(Provided records)

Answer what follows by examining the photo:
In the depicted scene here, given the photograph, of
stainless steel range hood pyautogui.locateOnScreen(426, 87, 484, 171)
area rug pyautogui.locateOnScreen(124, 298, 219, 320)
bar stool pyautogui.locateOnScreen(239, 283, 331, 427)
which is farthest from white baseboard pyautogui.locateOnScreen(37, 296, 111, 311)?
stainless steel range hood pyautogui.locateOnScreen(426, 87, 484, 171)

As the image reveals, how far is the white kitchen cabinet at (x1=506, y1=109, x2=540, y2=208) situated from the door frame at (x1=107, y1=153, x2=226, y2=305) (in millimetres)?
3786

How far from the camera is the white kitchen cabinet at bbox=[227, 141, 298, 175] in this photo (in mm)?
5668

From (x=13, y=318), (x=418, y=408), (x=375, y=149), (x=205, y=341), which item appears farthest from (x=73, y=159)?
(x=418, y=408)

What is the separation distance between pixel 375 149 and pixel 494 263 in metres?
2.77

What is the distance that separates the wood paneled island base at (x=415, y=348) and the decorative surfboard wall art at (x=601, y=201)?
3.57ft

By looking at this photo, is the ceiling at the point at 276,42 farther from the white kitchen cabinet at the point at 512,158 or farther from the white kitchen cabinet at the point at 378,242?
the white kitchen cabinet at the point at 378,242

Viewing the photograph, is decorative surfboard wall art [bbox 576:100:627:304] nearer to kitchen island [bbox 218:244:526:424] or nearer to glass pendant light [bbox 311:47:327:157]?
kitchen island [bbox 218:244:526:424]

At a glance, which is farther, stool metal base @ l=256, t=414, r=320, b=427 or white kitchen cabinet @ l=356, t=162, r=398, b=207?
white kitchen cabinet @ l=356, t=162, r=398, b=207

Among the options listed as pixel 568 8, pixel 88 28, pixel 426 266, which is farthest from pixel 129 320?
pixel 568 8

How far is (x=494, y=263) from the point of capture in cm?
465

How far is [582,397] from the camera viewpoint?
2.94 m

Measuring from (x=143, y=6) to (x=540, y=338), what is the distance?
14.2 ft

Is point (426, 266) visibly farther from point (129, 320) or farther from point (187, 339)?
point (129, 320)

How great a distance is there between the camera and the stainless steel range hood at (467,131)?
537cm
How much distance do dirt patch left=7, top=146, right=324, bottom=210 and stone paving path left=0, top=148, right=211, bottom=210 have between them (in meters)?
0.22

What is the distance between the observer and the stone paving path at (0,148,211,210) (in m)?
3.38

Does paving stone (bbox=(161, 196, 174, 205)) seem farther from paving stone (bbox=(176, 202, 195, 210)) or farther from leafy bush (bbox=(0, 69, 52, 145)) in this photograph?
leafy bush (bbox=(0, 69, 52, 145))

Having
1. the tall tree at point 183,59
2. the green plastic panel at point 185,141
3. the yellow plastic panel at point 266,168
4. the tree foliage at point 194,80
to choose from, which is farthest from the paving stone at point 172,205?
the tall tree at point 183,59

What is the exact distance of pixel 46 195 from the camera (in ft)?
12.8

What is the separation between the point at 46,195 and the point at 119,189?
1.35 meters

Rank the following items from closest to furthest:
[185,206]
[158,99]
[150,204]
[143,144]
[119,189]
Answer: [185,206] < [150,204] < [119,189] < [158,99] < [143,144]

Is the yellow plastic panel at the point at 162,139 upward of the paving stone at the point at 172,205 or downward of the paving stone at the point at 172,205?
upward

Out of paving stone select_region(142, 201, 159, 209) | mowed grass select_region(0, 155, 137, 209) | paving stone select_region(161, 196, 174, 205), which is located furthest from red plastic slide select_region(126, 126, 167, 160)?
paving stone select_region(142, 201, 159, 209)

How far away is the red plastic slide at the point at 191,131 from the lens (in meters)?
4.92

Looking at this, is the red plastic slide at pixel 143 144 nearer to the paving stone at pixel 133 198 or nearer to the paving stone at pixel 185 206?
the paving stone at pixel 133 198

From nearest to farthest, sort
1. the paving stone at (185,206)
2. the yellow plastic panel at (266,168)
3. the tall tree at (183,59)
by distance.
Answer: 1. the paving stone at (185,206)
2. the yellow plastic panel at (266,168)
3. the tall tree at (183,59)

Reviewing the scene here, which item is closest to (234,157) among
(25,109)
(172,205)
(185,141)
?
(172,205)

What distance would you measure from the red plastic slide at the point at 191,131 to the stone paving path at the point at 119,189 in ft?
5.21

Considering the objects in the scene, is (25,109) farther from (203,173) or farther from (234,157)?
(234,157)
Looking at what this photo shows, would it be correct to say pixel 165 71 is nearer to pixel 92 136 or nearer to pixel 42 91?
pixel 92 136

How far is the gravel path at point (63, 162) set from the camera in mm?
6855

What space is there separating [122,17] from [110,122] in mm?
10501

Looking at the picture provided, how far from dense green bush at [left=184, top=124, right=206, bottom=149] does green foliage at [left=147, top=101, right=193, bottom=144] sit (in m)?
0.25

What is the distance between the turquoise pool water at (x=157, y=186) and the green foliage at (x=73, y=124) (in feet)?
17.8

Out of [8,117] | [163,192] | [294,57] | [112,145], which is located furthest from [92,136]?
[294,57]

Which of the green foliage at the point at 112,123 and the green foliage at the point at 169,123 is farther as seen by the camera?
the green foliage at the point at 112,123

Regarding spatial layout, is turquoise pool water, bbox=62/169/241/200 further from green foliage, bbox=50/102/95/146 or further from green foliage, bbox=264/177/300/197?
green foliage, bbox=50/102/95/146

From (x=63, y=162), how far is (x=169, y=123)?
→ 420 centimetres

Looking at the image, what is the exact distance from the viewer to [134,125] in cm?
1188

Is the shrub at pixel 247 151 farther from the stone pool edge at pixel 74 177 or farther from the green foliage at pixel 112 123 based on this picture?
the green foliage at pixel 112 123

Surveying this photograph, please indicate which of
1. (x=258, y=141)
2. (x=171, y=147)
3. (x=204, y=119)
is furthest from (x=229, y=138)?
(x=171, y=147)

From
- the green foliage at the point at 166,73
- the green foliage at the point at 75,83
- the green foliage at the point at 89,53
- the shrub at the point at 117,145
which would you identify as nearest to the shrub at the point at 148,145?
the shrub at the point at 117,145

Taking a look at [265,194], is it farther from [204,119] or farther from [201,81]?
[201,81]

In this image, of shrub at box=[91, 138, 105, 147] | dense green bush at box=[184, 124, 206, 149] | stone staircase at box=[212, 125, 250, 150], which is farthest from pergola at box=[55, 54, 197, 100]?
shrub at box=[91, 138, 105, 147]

(Given problem) Collect each line of the records that contains the word "nearer", and copy every such line in full.

(Solved exercise)
Viewing the photograph, is decorative surfboard wall art [bbox 576:100:627:304] nearer to kitchen island [bbox 218:244:526:424] or nearer to glass pendant light [bbox 311:47:327:157]?
Looking at this, is the red plastic slide at pixel 143 144 nearer to the paving stone at pixel 133 198 or nearer to the paving stone at pixel 185 206?
Looking at what this photo shows, would it be correct to say pixel 165 71 is nearer to pixel 92 136 or nearer to pixel 42 91?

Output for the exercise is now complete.